What to do T__T

I feel so stupid. stupid. and stupid.
Just because seeing something from him, I got all emo again..
Really, it's very annoying..After an oath I made for myself and all..Now I know that my heart really can't lie..Oath I made is that I'll let everything flows..I won't try to forget him..That really tortures me..Because every time I give it my all to forget, the more I think of him unconsciously..How many times a day that I think about him?twice?thrice?maybe more..
So, rather than torturing myself everyday, it's better to let it be..Because a best medicine to a broken heart is to fall in love..But I've tried and it's not that easy to just fall with someone.. 
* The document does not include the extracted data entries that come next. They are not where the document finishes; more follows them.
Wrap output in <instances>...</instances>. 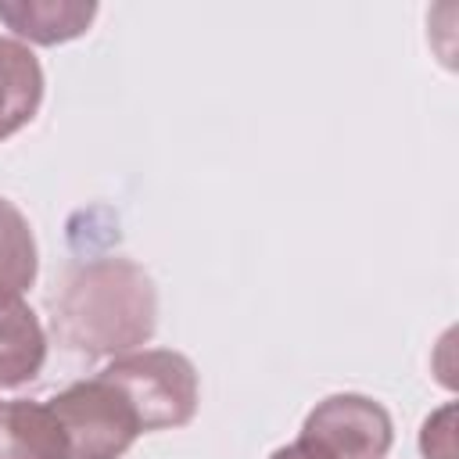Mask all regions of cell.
Wrapping results in <instances>:
<instances>
[{
  "label": "cell",
  "mask_w": 459,
  "mask_h": 459,
  "mask_svg": "<svg viewBox=\"0 0 459 459\" xmlns=\"http://www.w3.org/2000/svg\"><path fill=\"white\" fill-rule=\"evenodd\" d=\"M100 377L126 394L143 434L183 427L197 412V369L172 348L126 351L111 359Z\"/></svg>",
  "instance_id": "cell-2"
},
{
  "label": "cell",
  "mask_w": 459,
  "mask_h": 459,
  "mask_svg": "<svg viewBox=\"0 0 459 459\" xmlns=\"http://www.w3.org/2000/svg\"><path fill=\"white\" fill-rule=\"evenodd\" d=\"M36 265L39 258L29 219L18 212V204L0 197V290L22 294L25 287H32Z\"/></svg>",
  "instance_id": "cell-9"
},
{
  "label": "cell",
  "mask_w": 459,
  "mask_h": 459,
  "mask_svg": "<svg viewBox=\"0 0 459 459\" xmlns=\"http://www.w3.org/2000/svg\"><path fill=\"white\" fill-rule=\"evenodd\" d=\"M158 326V290L133 258L79 262L50 301L57 344L86 359L126 355L151 341Z\"/></svg>",
  "instance_id": "cell-1"
},
{
  "label": "cell",
  "mask_w": 459,
  "mask_h": 459,
  "mask_svg": "<svg viewBox=\"0 0 459 459\" xmlns=\"http://www.w3.org/2000/svg\"><path fill=\"white\" fill-rule=\"evenodd\" d=\"M391 437L394 427L380 402L366 394H330L305 416L298 445L316 459H384Z\"/></svg>",
  "instance_id": "cell-4"
},
{
  "label": "cell",
  "mask_w": 459,
  "mask_h": 459,
  "mask_svg": "<svg viewBox=\"0 0 459 459\" xmlns=\"http://www.w3.org/2000/svg\"><path fill=\"white\" fill-rule=\"evenodd\" d=\"M47 405L65 427L68 459H118L143 434L126 394L100 373L75 380Z\"/></svg>",
  "instance_id": "cell-3"
},
{
  "label": "cell",
  "mask_w": 459,
  "mask_h": 459,
  "mask_svg": "<svg viewBox=\"0 0 459 459\" xmlns=\"http://www.w3.org/2000/svg\"><path fill=\"white\" fill-rule=\"evenodd\" d=\"M423 455L427 459H455V448H452V409H441L434 420H427Z\"/></svg>",
  "instance_id": "cell-10"
},
{
  "label": "cell",
  "mask_w": 459,
  "mask_h": 459,
  "mask_svg": "<svg viewBox=\"0 0 459 459\" xmlns=\"http://www.w3.org/2000/svg\"><path fill=\"white\" fill-rule=\"evenodd\" d=\"M97 4H68V0H0V22L29 39V43H65L90 29Z\"/></svg>",
  "instance_id": "cell-8"
},
{
  "label": "cell",
  "mask_w": 459,
  "mask_h": 459,
  "mask_svg": "<svg viewBox=\"0 0 459 459\" xmlns=\"http://www.w3.org/2000/svg\"><path fill=\"white\" fill-rule=\"evenodd\" d=\"M47 362V333L14 290H0V387L32 380Z\"/></svg>",
  "instance_id": "cell-6"
},
{
  "label": "cell",
  "mask_w": 459,
  "mask_h": 459,
  "mask_svg": "<svg viewBox=\"0 0 459 459\" xmlns=\"http://www.w3.org/2000/svg\"><path fill=\"white\" fill-rule=\"evenodd\" d=\"M43 100V68L36 54L0 36V140L14 136L22 126H29Z\"/></svg>",
  "instance_id": "cell-7"
},
{
  "label": "cell",
  "mask_w": 459,
  "mask_h": 459,
  "mask_svg": "<svg viewBox=\"0 0 459 459\" xmlns=\"http://www.w3.org/2000/svg\"><path fill=\"white\" fill-rule=\"evenodd\" d=\"M0 459H68V437L47 402L11 398L0 405Z\"/></svg>",
  "instance_id": "cell-5"
}]
</instances>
But now??Look at me..so pathetic. Just seeing it..already made me so hurt..The world is unfair isn't it?While he could pass everyday without thinking of me as if I never existed, but me?I wonder what's wrong with me..or maybe what's my mistake..Is this a punishment for something I did wrong in the past?
The more I think about it, the more I don't get the answer..Just let it hurt..I don't care anymore..I don't know what to do..
I can only keep my faith..maybe one day everything would be better, much much better.. 
I hope these stupid tears could stop soon..I'm just tired to let the tears come out for someone who isn't even think of me..


Whatever. Let it be. Let it hurt. Let it broken.